Monday, August 09, 2010

The Hard Turn of Labour's Class Warfare

Abbott: New Labour "contaminated" by big money

As the Labour leadership campaign creeps closer and closer to balloting, candidate Diane Abbott is taking a new approach to her leadership bid:

Class warfare.

Some may recall that, as the 2010 general election approached, then-Labour leader (and then-Prime Minister) Gordon Brown tried to stir up class warfare sentiments when he targetted Tory leader David Cameron over his education.

Abbott has evidently decided to adopt the same tactic. The difference is that she's directing it within her own party, as opposed at a partisan opponent.

Her principle complaint is that some of her competitors have received far more campaign donations than she has. She declares this to be evidence that New Labour was "pretty much contaminated".

"It is odd that David Miliband has £400,000 and I have £5,000," Abbott complains. "He's got the big Blairite money and the big Blairite backers."

It's the kind of move that must lead one to question how serious Abbott is about her leadership bid.

After all, to be seen attempting to divide Britons at large against one another based on wealth is one thing. To be doing it within her own party is another entirely.

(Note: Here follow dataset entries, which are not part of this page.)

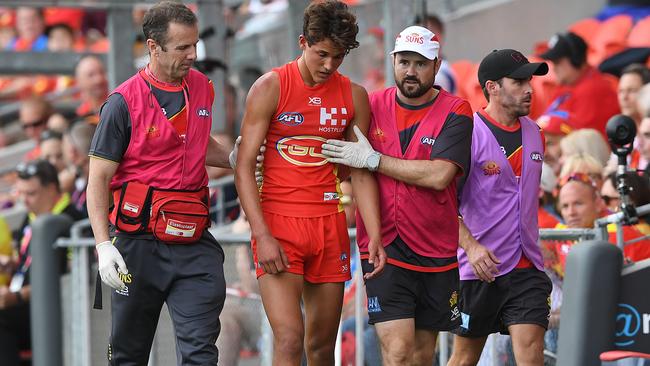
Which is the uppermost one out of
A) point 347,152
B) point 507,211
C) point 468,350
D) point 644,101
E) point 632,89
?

After all, election campaigns cannot be contested without money. Under Abbott's best-case scenario, in which wealth is a pervasive enough wedge issue to help her win the Labour leadership, she risks dividing the party membership against those most likely to donate to contest the next election.

The dangers of this stategy speaks for itself: a Labour Party under Diane Abbott's leadership isn't likely to progress any closer to power in a future election, but is likely to instead find itself further away.

Moreover, if Labour rewards Abbott's petty class warfare, it will deserve to be.


  1. It appears the Labour Party has adopted the Liberal party tactic of navel gazing, airing their dirty laundry in public.

    Their Conservative, Liberal political opponents are thankful for the sideshow.

  2. One should keep in mind that Labour doesn't have nearly the record of political success that the Liberal Party does, and yet they're still thoroughly confused about how they lost power.

    That Diane Abbott would even raise this issue as if it were a substantive political matter is evidence of that.